September 6, 2017

"Robust and powerful single cell RNA-seq studies by leveraging natural genetic variation"

3:30 PM to 4:30 PM

Forum Hall, 4th Floor, Palmer Commons Building

CCMB Seminar Series – sponsored by DCMB

by Dr. Hyun Min Kang, Associate Professor of Biostatistics 

Abstract

Droplet-based single-cell RNA-sequencing (dscRNA-seq) has enabled rapid, massively parallel profiling of transcriptomes from tens of thousands of cells. For population-scale experiments to assess genetic and/or environmental effects on transcriptional regulation, sample size (or per-sample cost) and batch effect are limiting factors to identify associations at the resolution of individual cell or cell-type. Here we introduce a new experimental design and a statistical model to enable cost-effective multiplexing of dscRNA-seq experiment while avoid technical batch effects. Our statistical model implemented in the demuxlet software tool enables dscRNA-seq of cells from many individuals at a very high loading concentration in a single library preparation. Our algorithm harnesses natural genetic variation to deconvolute the sample identity of each droplet and while identifying and filtering out droplets containing two cells using a mixture model. These capabilities enable multiplexed dscRNA-seq experiments where cells from multiple individuals are pooled and captured at higher throughput than standard workflows.
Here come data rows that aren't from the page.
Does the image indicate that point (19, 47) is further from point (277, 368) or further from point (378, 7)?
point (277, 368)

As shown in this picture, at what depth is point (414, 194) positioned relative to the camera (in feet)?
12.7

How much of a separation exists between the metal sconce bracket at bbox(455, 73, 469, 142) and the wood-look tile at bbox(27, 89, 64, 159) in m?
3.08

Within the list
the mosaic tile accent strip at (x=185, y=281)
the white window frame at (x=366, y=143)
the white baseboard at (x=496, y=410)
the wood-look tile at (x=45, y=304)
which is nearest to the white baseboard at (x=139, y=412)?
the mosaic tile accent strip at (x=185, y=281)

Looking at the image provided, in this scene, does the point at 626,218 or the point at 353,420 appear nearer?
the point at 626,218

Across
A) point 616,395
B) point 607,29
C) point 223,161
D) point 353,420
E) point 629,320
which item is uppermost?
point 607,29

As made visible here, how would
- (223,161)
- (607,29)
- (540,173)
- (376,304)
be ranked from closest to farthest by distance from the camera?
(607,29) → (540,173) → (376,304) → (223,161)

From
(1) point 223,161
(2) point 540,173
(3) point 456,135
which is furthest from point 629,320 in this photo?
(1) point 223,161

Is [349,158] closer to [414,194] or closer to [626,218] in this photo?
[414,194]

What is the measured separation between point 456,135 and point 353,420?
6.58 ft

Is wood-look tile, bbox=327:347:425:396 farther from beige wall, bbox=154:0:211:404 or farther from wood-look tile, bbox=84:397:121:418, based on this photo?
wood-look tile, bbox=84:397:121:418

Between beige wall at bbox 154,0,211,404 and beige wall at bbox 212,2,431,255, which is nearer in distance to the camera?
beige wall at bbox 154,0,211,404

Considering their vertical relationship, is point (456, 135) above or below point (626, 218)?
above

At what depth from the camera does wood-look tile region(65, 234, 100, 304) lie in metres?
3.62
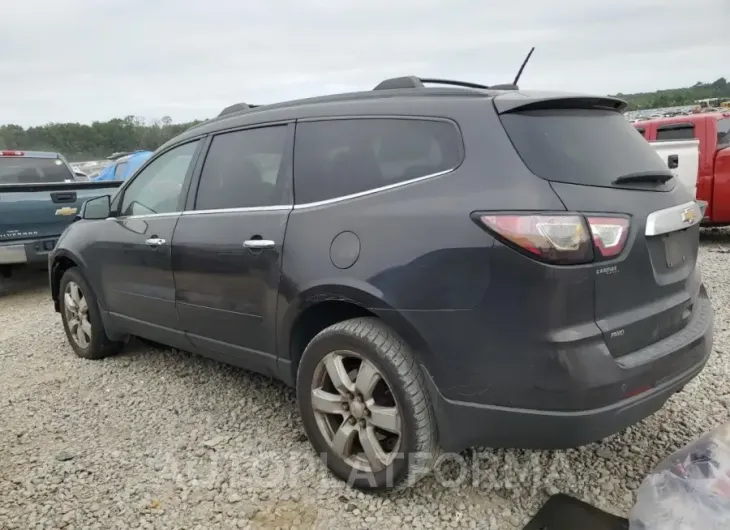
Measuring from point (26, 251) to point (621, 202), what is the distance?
665 cm

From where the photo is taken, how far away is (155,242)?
12.1 feet

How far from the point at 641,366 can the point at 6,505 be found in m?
2.87

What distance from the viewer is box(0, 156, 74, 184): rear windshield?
858 centimetres

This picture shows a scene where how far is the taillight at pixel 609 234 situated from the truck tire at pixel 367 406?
85cm

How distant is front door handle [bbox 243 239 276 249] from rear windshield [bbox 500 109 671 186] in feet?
4.05

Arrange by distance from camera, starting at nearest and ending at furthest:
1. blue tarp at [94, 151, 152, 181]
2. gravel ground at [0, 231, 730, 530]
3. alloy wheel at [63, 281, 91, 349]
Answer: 1. gravel ground at [0, 231, 730, 530]
2. alloy wheel at [63, 281, 91, 349]
3. blue tarp at [94, 151, 152, 181]

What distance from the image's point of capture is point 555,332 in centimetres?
210

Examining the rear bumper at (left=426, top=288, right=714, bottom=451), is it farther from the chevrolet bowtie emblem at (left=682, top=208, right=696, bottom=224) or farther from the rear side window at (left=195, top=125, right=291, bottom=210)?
the rear side window at (left=195, top=125, right=291, bottom=210)

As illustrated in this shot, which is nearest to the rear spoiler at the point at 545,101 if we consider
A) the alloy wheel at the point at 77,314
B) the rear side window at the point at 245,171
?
the rear side window at the point at 245,171

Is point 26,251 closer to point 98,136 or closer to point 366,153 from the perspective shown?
point 366,153

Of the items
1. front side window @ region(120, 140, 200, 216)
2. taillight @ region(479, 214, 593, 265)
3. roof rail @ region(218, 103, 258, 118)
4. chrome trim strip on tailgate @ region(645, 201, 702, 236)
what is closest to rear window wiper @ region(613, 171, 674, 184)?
chrome trim strip on tailgate @ region(645, 201, 702, 236)

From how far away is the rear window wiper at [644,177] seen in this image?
2.34 meters

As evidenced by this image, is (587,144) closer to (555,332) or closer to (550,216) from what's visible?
(550,216)

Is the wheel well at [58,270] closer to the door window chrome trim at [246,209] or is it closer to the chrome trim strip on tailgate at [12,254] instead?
the door window chrome trim at [246,209]
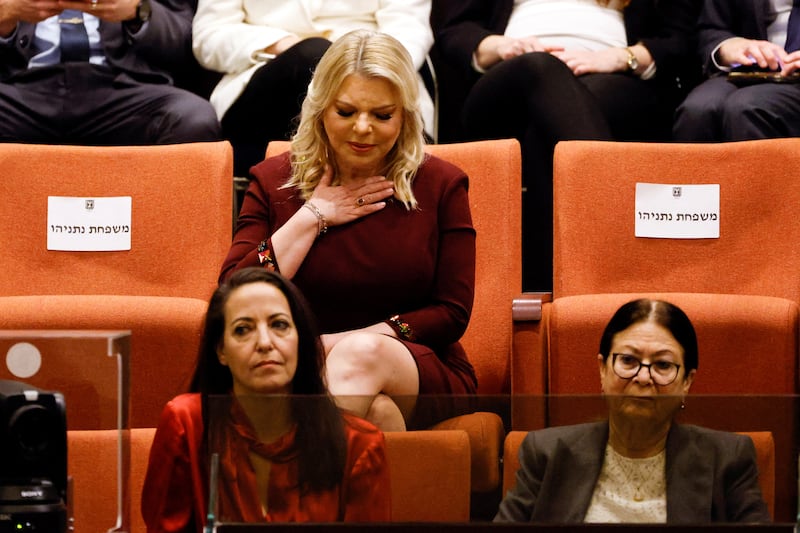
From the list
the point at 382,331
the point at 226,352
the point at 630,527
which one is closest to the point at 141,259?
the point at 382,331

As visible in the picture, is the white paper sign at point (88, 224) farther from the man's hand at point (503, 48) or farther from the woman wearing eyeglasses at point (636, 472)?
→ the woman wearing eyeglasses at point (636, 472)

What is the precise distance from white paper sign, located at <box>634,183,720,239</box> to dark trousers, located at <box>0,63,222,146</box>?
984mm

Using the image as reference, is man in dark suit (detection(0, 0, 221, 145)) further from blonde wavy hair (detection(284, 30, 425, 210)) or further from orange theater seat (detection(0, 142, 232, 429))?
blonde wavy hair (detection(284, 30, 425, 210))

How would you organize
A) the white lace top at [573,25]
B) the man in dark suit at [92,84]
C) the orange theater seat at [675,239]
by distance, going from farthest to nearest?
the white lace top at [573,25], the man in dark suit at [92,84], the orange theater seat at [675,239]

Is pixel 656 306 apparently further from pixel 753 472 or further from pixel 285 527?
pixel 285 527

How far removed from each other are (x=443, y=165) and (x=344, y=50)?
0.27 metres

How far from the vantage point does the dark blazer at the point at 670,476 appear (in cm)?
124

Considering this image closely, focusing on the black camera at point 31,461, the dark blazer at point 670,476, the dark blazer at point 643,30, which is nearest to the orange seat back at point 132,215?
the dark blazer at point 643,30

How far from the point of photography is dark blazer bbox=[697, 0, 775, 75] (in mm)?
2791

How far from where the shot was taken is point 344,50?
6.72 feet

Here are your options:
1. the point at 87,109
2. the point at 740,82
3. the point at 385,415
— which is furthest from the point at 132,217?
the point at 740,82

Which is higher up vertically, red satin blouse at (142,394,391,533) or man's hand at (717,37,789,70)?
man's hand at (717,37,789,70)

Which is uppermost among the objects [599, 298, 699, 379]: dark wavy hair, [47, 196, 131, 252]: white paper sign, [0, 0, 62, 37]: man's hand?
[0, 0, 62, 37]: man's hand

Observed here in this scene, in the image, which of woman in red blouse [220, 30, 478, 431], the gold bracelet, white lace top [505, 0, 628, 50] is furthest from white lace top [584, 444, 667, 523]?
white lace top [505, 0, 628, 50]
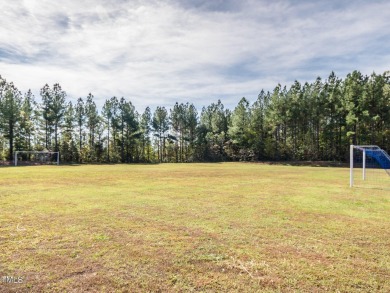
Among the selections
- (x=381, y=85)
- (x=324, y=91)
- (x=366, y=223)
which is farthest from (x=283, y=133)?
(x=366, y=223)

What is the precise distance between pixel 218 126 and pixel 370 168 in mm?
41802

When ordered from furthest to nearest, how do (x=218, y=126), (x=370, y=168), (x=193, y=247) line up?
1. (x=218, y=126)
2. (x=370, y=168)
3. (x=193, y=247)

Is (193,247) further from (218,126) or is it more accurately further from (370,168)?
(218,126)

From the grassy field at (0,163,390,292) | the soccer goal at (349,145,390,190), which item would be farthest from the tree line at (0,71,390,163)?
the grassy field at (0,163,390,292)

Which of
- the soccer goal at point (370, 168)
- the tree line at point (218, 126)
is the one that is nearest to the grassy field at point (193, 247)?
the soccer goal at point (370, 168)

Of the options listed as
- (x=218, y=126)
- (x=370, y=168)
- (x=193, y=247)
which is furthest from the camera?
(x=218, y=126)

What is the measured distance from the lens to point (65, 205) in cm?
1155

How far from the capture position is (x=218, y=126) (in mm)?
77750

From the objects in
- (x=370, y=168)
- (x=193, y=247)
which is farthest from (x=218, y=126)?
(x=193, y=247)

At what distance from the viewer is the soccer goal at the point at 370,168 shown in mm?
20328

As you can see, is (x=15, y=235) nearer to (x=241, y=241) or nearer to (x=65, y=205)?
(x=65, y=205)

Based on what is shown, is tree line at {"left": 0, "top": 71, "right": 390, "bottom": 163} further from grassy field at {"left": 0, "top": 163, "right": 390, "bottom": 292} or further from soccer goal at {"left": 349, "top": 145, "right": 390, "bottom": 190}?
grassy field at {"left": 0, "top": 163, "right": 390, "bottom": 292}

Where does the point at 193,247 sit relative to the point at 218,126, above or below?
below

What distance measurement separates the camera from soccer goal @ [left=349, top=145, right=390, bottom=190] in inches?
800
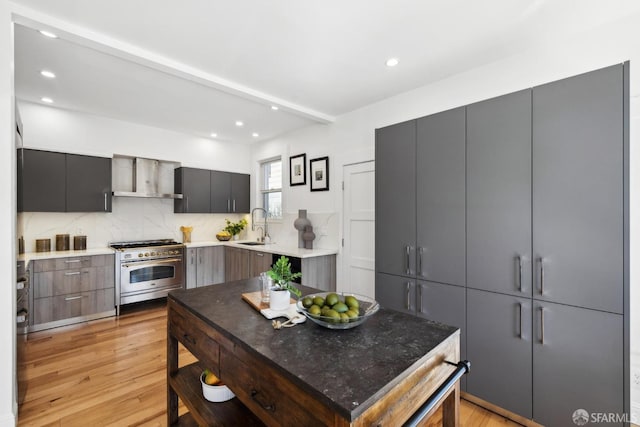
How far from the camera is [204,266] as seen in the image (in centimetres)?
471

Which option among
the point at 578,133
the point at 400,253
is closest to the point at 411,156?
the point at 400,253

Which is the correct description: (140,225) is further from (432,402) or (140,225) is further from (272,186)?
(432,402)

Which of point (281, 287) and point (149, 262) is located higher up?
point (281, 287)

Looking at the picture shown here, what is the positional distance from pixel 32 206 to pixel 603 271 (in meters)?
5.38

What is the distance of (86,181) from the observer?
12.5 ft

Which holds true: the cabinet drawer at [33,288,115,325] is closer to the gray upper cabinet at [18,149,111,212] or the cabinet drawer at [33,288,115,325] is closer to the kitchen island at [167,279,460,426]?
the gray upper cabinet at [18,149,111,212]

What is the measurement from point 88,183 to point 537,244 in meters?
4.95

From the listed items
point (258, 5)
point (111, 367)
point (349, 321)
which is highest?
point (258, 5)

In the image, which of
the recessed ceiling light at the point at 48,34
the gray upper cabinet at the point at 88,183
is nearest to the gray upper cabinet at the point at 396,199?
the recessed ceiling light at the point at 48,34

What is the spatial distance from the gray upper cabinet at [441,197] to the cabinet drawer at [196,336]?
169 cm

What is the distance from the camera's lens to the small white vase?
1.39 metres

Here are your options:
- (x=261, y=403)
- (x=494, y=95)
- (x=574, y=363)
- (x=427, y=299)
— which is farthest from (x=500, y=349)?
(x=494, y=95)

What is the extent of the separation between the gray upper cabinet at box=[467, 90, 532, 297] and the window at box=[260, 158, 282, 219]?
3396 mm

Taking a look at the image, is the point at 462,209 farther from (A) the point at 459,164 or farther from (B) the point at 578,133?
(B) the point at 578,133
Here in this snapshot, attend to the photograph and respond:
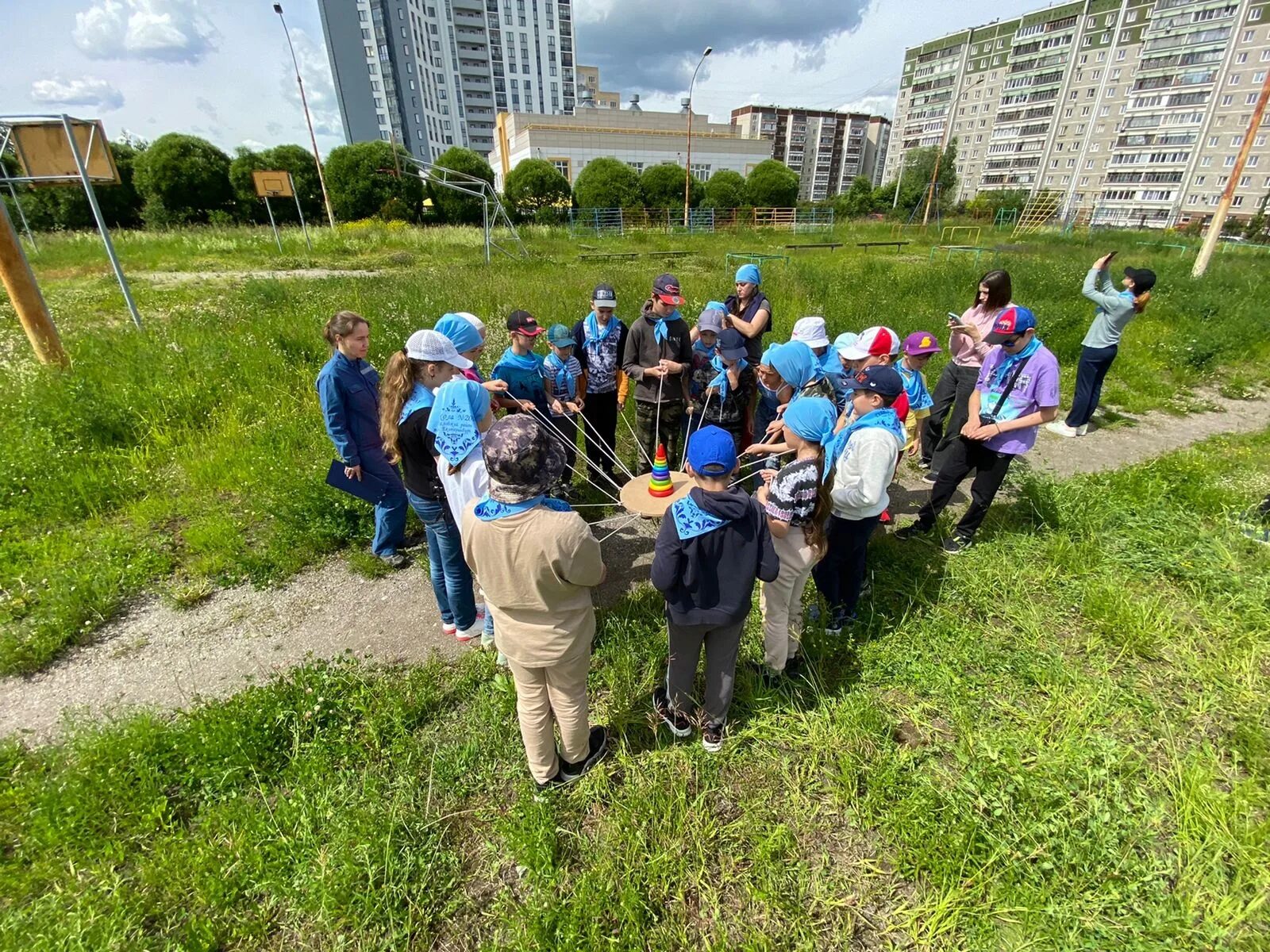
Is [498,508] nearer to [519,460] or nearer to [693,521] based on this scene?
[519,460]

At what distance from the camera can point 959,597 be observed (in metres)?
3.56

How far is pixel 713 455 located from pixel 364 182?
33708 millimetres

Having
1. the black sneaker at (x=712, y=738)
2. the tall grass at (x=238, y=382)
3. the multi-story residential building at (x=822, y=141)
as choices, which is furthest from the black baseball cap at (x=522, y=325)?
the multi-story residential building at (x=822, y=141)

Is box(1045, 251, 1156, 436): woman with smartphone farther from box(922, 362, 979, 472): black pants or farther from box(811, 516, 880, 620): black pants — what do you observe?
box(811, 516, 880, 620): black pants

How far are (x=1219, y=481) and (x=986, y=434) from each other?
3.17m

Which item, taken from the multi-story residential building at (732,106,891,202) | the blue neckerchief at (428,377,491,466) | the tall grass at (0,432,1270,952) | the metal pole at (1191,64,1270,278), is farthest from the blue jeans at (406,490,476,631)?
the multi-story residential building at (732,106,891,202)

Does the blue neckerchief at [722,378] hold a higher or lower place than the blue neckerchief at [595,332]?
lower

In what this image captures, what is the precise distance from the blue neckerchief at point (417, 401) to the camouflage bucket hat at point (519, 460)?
4.01ft

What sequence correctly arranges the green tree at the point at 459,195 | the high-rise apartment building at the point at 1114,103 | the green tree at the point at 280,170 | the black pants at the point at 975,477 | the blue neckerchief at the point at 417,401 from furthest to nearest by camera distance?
the high-rise apartment building at the point at 1114,103
the green tree at the point at 459,195
the green tree at the point at 280,170
the black pants at the point at 975,477
the blue neckerchief at the point at 417,401

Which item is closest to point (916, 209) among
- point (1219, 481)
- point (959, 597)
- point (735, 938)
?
point (1219, 481)

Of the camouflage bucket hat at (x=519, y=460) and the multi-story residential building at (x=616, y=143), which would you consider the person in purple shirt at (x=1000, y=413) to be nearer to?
the camouflage bucket hat at (x=519, y=460)

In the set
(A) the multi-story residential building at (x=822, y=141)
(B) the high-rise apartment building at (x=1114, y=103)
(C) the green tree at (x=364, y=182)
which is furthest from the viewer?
(A) the multi-story residential building at (x=822, y=141)

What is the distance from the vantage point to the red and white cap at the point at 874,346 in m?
3.50


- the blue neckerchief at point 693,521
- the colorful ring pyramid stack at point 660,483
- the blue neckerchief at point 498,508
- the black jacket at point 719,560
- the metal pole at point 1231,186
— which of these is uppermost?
the metal pole at point 1231,186
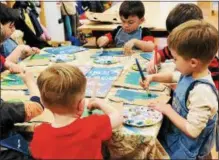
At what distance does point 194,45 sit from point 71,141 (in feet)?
1.85

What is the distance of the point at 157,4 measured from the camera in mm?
3746

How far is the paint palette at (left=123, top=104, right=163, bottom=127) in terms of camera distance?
115 cm

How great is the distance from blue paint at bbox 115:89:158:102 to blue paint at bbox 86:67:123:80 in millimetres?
163

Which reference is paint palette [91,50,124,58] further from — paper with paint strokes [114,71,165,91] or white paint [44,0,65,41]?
white paint [44,0,65,41]

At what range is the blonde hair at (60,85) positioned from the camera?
1.00 meters

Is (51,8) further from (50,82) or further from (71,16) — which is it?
(50,82)

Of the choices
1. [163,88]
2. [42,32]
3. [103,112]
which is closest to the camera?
[103,112]

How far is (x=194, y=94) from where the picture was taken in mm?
1168

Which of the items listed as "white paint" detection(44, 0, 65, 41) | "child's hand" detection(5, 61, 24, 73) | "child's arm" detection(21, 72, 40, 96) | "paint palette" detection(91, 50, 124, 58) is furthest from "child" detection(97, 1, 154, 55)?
"white paint" detection(44, 0, 65, 41)

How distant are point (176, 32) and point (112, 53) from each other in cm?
79

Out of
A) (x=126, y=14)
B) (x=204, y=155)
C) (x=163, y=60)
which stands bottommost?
(x=204, y=155)

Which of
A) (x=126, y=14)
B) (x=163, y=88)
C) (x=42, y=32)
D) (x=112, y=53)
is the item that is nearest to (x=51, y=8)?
(x=42, y=32)

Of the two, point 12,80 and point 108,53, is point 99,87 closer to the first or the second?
point 12,80

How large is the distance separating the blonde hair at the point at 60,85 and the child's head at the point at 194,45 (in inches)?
16.1
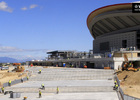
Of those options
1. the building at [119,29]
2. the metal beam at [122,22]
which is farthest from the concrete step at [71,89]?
the metal beam at [122,22]

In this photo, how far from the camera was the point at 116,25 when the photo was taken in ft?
A: 218

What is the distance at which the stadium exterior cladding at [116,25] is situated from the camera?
58.8 metres

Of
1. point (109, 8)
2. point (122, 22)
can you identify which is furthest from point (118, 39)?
point (109, 8)

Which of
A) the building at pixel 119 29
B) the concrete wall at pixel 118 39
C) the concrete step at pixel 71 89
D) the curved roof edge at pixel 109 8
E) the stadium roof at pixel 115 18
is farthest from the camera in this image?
the concrete wall at pixel 118 39

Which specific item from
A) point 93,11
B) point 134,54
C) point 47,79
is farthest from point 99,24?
point 47,79

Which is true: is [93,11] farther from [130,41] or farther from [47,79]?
[47,79]

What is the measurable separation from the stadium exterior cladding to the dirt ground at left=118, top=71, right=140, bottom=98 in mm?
24319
To demonstrate the performance of demuxlet, we sequenced 3 pools of peripheral blood mononuclear cells (PBMCs) from 8 lupus patients. Given array-based genotyping data for each individual, demuxlet correctly recovered the sample identity of >99% of singlets, and identified doublets at rates consistent with previous estimates. In PBMCs, we demonstrate the utility of multiplexed dscRNA-seq in two applications: characterizing cell type specificity and inter-individual variability of cytokine response from 8 lupus patients and mapping genetic variants associated with cell type specific gene expression from 23 donors. Demuxlet is fast, accurate, scalable and could be extended to other single cell datasets that incorporate natural or synthetic DNA barcodes.